Rounding the corner to my house I saw that another junkie had parked himself outside my building door and was in the process of trying to find a vein that hadn't been destroyed yet. The security guard inside had fallen asleep again and missed all the action that he is suppose to be attending to. I like him though and made a quiet entry into the building so as to let him sleep, noticing a well worn thumbed through copy of soldier of fortune on his desk, leaving the junkie outside to fend for himself.
My answering machine was flashing as I entered my apartment early this morning, but I decided that instead of listening to it then that I would leave it until I woke up.
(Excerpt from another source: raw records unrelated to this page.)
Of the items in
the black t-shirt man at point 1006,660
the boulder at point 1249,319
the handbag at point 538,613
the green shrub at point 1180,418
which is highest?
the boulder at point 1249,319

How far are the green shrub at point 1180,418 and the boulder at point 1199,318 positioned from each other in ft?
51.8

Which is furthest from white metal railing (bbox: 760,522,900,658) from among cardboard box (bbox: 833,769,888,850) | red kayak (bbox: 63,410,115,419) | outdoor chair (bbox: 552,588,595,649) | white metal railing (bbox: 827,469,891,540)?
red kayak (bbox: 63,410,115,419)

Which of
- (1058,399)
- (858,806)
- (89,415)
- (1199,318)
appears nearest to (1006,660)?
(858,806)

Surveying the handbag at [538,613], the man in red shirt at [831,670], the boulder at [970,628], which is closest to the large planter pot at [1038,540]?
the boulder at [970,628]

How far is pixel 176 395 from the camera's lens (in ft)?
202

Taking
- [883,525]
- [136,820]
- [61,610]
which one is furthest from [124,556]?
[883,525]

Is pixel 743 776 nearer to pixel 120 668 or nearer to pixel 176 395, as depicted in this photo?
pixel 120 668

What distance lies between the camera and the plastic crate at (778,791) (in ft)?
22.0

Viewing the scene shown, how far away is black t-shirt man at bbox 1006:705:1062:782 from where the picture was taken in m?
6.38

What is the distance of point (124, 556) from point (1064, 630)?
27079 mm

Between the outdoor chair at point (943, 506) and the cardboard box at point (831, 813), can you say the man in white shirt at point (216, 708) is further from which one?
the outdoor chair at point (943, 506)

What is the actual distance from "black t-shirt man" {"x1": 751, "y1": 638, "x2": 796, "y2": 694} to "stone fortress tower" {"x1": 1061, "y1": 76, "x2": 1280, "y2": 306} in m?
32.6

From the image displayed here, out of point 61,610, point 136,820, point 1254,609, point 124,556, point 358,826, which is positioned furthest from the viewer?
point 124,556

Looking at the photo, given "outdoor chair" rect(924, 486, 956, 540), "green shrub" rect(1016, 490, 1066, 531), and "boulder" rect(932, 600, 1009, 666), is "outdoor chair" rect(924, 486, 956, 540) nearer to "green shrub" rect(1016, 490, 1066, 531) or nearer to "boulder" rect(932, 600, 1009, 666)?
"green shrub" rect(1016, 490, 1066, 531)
It's noonish now and I have just remembered the young woman who offered me sex so that I could sleep as if she was dolling out sleeping pills. What was I thinking? Why didn't I take the prescribed medication? Deep down there must have been something, going on in my head, that made me think it was a bad idea. Sometimes it's good to have an internal scale on which to weigh things out-good idea, bad idea. Every once in a while I put things into the ‘good idea- bad idea’ categories and then assess what may be the right thing to do.
My phone has rung three times, maybe more, since I went to bed at 7:00 a.m. So there were now at least six messages on my machine just waiting to be returned. Grabbing my Winstons I decide to check them and see what the world has in store for me today. Not before, of course, loading up my Bodum, filling my mouth with a smoke and putting the kettle on high. All things in the right order and right now it's first things first.